Баронесса уже устроилась на другой стороне парома и вроде бы разговаривала со своей псиной. Точнее, Баронесса тихонько говорила, а то, что осталось от ее бывшего сеттера, слабо порыкивало в ответ. В теплом майском воздухе их голоса звучали глухо, как из-под воды. На берегу мальчишки стреляли из глиняных пушек, а ребята, отправившиеся на экскурсию, лазали по деревьям в поисках птичьих гнезд. Это был урок естествознания на лоне природы, и учитель рассказывал о певчих и непевчих птицах.

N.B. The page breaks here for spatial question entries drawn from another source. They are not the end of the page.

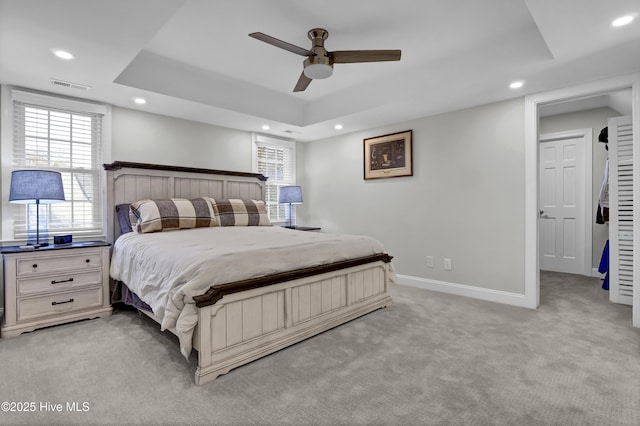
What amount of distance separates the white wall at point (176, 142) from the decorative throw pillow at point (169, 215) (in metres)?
0.73

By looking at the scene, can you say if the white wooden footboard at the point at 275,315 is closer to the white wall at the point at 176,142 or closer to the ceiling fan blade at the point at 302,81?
the ceiling fan blade at the point at 302,81

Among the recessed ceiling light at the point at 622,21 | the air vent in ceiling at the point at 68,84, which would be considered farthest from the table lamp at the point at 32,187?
the recessed ceiling light at the point at 622,21

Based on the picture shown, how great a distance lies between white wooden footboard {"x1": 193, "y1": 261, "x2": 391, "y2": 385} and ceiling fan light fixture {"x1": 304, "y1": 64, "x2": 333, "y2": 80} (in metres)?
1.66

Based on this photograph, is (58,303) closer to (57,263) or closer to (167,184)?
(57,263)

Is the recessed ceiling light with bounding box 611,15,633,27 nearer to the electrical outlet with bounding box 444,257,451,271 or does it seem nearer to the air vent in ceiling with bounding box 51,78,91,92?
the electrical outlet with bounding box 444,257,451,271

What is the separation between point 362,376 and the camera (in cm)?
193

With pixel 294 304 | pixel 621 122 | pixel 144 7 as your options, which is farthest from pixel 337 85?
pixel 621 122

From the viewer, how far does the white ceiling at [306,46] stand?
208cm

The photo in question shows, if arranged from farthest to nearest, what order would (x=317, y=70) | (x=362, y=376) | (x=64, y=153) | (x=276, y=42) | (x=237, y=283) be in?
(x=64, y=153)
(x=317, y=70)
(x=276, y=42)
(x=237, y=283)
(x=362, y=376)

— Как думаете, дети, к которым из них относится ворона? — спросил учитель, и звонкие ребячьи голоса рассекли тишину, как секут на доске тонко раскатанное тесто для лапши. Девчонка, сидевшая на пароме, снова стала бить ногой по воде, хотя Тиса была еще холодной и в светлой, дрожащей как ртуть воде поднимались клубы мути.
— Я не расслышал, как тебя зовут, — крикнул я, а ее снова затрясло от смеха.

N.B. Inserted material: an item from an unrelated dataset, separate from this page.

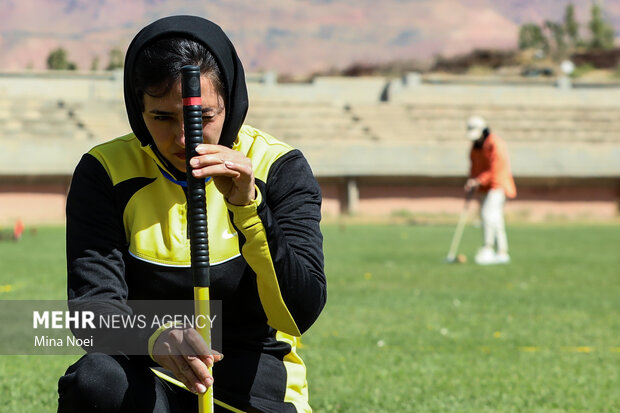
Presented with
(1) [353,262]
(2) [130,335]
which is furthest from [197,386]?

— И не мог расслышать. Я тебе не говорила.
Так я узнал, что ее зовут Рашида, в честь какой-то там турецкой бабки, что три месяца назад ей исполнилось четырнадцать и что она уже давно все про меня знает: оказывается, Весна треплется обо мне в своем классе изо дня в день, будто пересказывает детективный роман с продолжениями.
Атаман просто из кожи лез, чтобы обратить на себя ее внимание: крутил руль, свистел, а потом начал издавать какие-то звуки, похожие на кошачье фырканье. Объяснил — так, мол, объясняются эскимосы!
— Сейчас из воды вынырнут тюлени! — Он поднял вверх руки и фыркнул еще раз. — Смотрите, когда вам говорят!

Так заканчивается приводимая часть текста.